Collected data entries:

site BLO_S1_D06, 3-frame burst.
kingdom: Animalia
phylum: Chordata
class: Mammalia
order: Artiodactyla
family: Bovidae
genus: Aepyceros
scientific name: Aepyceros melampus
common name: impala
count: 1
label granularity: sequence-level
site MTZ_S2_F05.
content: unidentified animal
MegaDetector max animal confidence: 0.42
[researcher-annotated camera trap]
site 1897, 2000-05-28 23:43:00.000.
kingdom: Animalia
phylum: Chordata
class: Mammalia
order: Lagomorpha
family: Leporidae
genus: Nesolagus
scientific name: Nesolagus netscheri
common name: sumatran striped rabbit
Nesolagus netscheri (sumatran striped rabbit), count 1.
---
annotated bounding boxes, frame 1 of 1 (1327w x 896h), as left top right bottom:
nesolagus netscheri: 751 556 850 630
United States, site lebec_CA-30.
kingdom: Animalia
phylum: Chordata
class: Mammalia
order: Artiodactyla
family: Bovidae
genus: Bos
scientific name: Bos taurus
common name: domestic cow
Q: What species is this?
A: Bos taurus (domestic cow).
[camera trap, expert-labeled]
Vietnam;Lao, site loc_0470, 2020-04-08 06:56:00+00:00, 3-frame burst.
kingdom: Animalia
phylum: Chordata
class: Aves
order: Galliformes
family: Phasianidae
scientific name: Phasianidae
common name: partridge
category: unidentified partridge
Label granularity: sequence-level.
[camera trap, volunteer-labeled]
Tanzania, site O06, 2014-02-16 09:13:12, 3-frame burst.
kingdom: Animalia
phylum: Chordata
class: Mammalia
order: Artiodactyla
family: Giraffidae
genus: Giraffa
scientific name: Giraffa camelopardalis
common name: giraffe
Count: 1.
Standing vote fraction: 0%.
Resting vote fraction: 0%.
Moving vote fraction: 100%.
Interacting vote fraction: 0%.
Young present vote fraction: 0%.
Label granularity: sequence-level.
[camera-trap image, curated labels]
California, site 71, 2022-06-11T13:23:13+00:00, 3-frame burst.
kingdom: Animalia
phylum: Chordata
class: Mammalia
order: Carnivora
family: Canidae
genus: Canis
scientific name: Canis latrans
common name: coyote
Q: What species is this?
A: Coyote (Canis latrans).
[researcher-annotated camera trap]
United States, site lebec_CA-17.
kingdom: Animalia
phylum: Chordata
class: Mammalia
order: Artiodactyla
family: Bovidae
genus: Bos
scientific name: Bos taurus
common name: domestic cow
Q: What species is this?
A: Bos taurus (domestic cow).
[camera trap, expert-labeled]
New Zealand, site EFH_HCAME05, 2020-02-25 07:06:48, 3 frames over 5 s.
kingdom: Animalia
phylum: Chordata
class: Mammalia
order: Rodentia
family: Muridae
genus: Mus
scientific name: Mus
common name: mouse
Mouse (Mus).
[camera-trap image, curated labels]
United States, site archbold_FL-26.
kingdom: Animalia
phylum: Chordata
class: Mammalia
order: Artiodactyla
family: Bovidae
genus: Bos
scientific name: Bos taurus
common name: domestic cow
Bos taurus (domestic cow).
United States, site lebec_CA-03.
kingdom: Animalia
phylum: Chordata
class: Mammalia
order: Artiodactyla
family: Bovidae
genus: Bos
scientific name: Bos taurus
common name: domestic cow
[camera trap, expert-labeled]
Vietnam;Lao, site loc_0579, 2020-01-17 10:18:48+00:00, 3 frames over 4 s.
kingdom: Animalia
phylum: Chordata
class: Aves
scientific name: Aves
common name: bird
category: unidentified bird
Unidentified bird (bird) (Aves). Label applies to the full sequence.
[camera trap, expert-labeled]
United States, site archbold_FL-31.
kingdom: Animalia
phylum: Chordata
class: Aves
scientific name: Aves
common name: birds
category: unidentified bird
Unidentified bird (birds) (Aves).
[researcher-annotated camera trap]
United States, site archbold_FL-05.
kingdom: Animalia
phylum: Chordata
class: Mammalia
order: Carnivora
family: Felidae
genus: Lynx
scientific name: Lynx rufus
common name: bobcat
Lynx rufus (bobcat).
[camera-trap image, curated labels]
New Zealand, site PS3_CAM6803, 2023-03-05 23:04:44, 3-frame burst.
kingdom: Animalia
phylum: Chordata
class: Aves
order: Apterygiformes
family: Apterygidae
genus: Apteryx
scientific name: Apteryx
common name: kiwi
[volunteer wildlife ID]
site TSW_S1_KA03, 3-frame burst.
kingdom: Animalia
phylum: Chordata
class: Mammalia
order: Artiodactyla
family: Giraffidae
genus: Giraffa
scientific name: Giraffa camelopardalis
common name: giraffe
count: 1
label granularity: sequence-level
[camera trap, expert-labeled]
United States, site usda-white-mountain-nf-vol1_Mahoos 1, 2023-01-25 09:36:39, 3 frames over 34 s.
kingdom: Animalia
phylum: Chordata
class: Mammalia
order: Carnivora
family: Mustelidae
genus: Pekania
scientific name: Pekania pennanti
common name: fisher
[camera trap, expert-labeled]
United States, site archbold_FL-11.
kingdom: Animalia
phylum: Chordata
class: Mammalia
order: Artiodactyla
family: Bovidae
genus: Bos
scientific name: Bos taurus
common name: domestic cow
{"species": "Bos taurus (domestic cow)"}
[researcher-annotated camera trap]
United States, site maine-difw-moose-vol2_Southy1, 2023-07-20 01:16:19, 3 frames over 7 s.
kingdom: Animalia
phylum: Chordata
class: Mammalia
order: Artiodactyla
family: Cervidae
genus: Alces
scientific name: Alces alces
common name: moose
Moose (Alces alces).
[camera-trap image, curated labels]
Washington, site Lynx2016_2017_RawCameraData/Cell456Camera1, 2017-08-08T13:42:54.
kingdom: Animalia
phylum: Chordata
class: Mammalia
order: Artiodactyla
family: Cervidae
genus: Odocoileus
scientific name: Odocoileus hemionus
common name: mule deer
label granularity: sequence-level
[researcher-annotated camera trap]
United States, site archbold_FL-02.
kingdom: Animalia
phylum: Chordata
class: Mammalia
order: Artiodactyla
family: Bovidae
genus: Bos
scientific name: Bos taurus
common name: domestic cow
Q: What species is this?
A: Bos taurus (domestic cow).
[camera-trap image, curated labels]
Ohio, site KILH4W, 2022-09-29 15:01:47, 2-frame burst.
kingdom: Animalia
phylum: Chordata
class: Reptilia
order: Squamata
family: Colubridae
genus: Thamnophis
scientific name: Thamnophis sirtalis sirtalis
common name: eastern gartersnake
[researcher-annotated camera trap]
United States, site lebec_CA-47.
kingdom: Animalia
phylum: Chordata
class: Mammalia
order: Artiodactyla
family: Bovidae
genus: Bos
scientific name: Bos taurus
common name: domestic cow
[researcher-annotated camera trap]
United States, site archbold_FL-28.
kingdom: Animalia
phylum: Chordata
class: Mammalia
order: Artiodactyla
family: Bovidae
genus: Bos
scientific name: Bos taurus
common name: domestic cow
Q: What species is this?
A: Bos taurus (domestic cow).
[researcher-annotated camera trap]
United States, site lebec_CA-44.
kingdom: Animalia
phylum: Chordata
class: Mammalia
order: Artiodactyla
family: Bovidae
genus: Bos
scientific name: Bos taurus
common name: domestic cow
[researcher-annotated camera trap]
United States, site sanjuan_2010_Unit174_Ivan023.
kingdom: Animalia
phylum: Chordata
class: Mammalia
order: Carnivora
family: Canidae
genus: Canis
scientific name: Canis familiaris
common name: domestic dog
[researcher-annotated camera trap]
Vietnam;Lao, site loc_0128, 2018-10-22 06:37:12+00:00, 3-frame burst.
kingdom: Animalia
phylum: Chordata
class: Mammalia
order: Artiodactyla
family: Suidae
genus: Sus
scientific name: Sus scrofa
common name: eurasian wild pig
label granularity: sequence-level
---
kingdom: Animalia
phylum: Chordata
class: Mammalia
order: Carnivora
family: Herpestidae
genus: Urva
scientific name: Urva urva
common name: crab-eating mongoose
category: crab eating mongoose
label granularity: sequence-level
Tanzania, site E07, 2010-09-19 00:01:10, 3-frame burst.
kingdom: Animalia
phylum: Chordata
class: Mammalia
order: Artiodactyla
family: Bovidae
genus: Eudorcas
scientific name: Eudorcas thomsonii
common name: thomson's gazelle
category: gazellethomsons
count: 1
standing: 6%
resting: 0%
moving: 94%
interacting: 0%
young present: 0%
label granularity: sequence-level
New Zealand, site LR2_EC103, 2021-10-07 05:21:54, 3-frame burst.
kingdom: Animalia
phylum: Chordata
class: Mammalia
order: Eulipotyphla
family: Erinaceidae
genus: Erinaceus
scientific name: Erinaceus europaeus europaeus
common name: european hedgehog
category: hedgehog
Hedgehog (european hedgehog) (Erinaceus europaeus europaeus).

EXERCISE DETAILS — Reproduce exactly the entries above, limited to the lines from the one with "United States, site lebec_CA-17." through the one with "New Zealand, site EFH_HCAME05, 2020-02-25", both included.

ANSWER TO THIS TASK —
United States, site lebec_CA-17.
kingdom: Animalia
phylum: Chordata
class: Mammalia
order: Artiodactyla
family: Bovidae
genus: Bos
scientific name: Bos taurus
common name: domestic cow
Q: What species is this?
A: Bos taurus (domestic cow).
[camera trap, expert-labeled]
New Zealand, site EFH_HCAME05, 2020-02-25 07:06:48, 3 frames over 5 s.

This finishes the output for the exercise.